🏗️ Architecture⚓︎
ezpz is designed as a thin, opinionated layer over PyTorch's distributed
primitives — handling device detection, process group initialization, and job
launching so you don't have to.
High-Level Flow⚓︎
graph LR
subgraph Setup
A[setup_torch] --> B[device detection]
B --> C[backend selection]
C --> D[init_process_group]
D --> E[rank / world_size]
end
subgraph Model Wrapping
F[wrap_model] --> G{strategy}
G -->|DDP| H[DistributedDataParallel]
G -->|FSDP| I[FullyShardedDataParallel]
G -->|FSDP+TP| J[FSDP + TensorParallel]
end
subgraph Launching
K[ezpz launch] --> L[scheduler detection]
L -->|PBS| M[mpiexec]
L -->|SLURM| N[srun]
L -->|fallback| O[mpirun]
end
setup_torch() Decision Flow⚓︎
graph TD
A["setup_torch() called"] --> B[get_torch_device]

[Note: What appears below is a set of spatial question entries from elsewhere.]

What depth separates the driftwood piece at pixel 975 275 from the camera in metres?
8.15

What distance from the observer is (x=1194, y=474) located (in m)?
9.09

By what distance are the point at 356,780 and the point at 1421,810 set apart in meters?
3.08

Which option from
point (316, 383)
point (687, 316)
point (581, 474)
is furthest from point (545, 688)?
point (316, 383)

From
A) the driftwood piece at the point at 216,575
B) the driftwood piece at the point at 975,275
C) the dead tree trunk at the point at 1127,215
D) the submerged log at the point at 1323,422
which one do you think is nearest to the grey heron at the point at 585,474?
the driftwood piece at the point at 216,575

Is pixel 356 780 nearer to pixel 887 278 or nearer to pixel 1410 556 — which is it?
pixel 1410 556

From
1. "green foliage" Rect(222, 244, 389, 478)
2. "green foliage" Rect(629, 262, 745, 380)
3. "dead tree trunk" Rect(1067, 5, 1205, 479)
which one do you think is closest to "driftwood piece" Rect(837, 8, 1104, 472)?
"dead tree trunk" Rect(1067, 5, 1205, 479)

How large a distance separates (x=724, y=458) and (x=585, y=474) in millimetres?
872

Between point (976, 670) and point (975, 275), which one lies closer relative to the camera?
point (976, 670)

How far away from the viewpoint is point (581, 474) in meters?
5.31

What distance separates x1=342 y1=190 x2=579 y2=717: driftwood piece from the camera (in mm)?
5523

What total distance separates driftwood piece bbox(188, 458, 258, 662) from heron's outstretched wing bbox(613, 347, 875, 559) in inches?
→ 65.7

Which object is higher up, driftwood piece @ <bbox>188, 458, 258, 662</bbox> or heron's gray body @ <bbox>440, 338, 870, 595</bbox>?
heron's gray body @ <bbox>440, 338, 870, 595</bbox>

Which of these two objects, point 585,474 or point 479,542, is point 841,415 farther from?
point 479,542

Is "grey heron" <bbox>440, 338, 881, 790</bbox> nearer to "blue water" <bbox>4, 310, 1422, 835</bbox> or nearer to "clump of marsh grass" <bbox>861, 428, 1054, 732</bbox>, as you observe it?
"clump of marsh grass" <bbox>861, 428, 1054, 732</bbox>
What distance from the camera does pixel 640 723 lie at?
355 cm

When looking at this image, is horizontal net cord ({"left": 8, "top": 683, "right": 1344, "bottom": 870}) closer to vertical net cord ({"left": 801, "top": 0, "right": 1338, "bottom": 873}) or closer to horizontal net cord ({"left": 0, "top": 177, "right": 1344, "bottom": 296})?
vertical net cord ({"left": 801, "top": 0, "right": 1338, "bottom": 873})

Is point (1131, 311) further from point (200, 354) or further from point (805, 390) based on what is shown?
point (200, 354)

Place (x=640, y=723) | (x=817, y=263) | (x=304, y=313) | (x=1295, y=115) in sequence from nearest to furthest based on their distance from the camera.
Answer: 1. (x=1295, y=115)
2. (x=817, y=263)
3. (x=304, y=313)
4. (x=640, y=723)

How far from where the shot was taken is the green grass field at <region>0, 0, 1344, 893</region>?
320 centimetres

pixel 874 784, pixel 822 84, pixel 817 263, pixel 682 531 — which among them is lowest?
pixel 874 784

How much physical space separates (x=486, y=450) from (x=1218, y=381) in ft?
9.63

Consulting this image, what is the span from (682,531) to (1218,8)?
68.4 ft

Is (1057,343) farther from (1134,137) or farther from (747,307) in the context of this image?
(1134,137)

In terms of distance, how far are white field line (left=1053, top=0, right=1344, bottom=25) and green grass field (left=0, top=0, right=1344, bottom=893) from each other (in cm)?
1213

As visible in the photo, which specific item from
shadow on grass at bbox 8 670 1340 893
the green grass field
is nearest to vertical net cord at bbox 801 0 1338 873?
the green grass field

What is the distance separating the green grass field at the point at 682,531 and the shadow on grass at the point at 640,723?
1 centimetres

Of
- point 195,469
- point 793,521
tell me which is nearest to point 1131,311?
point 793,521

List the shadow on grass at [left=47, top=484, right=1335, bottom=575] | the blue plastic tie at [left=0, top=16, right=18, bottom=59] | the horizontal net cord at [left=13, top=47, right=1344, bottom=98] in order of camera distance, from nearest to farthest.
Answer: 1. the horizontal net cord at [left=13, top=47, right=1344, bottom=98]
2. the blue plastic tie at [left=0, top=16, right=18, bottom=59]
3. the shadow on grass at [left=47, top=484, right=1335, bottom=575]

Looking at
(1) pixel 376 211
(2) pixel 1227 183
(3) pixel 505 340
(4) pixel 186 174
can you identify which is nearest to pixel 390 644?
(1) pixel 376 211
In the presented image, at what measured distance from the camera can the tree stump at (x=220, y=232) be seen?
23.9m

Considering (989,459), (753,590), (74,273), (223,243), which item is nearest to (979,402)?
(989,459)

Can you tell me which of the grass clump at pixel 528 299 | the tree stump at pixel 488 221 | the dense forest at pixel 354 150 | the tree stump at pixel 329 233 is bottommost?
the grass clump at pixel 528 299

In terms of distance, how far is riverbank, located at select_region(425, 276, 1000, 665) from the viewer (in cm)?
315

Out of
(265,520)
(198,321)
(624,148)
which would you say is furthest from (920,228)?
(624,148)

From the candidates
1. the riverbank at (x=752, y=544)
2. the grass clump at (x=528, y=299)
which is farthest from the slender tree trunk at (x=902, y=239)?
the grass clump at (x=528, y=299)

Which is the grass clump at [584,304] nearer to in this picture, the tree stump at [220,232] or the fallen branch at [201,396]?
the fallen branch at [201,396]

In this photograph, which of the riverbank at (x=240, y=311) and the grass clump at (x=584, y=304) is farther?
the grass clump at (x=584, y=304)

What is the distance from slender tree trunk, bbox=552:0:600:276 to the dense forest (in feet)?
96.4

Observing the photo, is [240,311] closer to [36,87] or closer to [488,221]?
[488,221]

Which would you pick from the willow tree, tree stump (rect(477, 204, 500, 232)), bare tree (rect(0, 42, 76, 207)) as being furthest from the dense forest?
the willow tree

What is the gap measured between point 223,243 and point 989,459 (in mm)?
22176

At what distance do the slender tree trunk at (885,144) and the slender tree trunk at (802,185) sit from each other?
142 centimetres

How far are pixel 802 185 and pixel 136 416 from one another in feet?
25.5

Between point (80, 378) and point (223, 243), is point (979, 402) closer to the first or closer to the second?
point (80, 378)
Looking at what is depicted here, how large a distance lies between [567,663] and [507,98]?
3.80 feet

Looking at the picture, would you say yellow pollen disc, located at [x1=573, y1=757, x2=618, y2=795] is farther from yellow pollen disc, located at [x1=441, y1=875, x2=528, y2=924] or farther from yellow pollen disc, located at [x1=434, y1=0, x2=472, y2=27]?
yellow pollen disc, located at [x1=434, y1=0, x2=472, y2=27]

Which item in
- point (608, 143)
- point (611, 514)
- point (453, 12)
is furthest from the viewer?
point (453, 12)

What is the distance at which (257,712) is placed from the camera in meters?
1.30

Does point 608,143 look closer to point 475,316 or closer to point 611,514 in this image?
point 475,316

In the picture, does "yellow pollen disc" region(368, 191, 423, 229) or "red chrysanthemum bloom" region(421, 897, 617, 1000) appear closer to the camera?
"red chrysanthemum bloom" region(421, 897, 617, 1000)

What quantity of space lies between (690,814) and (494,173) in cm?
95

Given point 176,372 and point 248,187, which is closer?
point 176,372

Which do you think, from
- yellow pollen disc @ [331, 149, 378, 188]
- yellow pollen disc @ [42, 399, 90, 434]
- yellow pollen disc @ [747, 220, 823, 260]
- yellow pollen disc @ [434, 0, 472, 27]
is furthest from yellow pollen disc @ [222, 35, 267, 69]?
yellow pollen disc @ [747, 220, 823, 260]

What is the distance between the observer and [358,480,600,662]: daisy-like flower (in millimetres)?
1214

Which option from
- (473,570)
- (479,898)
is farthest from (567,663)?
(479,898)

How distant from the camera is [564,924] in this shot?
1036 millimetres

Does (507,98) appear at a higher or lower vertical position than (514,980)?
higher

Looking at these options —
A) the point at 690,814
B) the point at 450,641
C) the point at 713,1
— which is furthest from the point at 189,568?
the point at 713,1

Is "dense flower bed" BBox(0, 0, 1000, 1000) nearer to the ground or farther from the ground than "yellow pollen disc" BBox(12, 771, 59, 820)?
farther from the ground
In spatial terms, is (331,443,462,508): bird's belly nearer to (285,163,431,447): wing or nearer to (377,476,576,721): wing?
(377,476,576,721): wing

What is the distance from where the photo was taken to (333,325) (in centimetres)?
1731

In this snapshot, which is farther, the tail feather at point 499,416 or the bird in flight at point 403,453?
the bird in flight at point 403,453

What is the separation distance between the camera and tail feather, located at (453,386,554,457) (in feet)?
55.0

B --> C{"TORCH_DEVICE env var?"}
C -->|yes| D[use specified device]
C -->|no| E{"torch.cuda available?"}
E -->|yes| F["device = cuda"]
E -->|no| G{"torch.xpu available?"}
G -->|yes| H["device = xpu"]
G -->|no| I{"MPS available?"}
I -->|yes| J["device = mps"]
I -->|no| K["device = cpu"]
D & F & H & J & K --> L[get_torch_backend]
L --> M{device type}
M -->|cuda| N["backend = nccl"]
M -->|xpu| O["backend = xccl"]
M -->|cpu/mps| P["backend = gloo"]
N & O & P --> Q[init_process_group]
Q --> R["return rank, world_size, local_rank"]
Launcher Decision Tree⚓︎
graph TD
A["ezpz launch"] --> B{"PBS_JOBID set?"}
B -->|yes| C["Use mpiexec + PBS_NODEFILE"]
B -->|no| D{"SLURM_JOB_ID set?"}
D -->|yes| E["Use srun + SLURM topology"]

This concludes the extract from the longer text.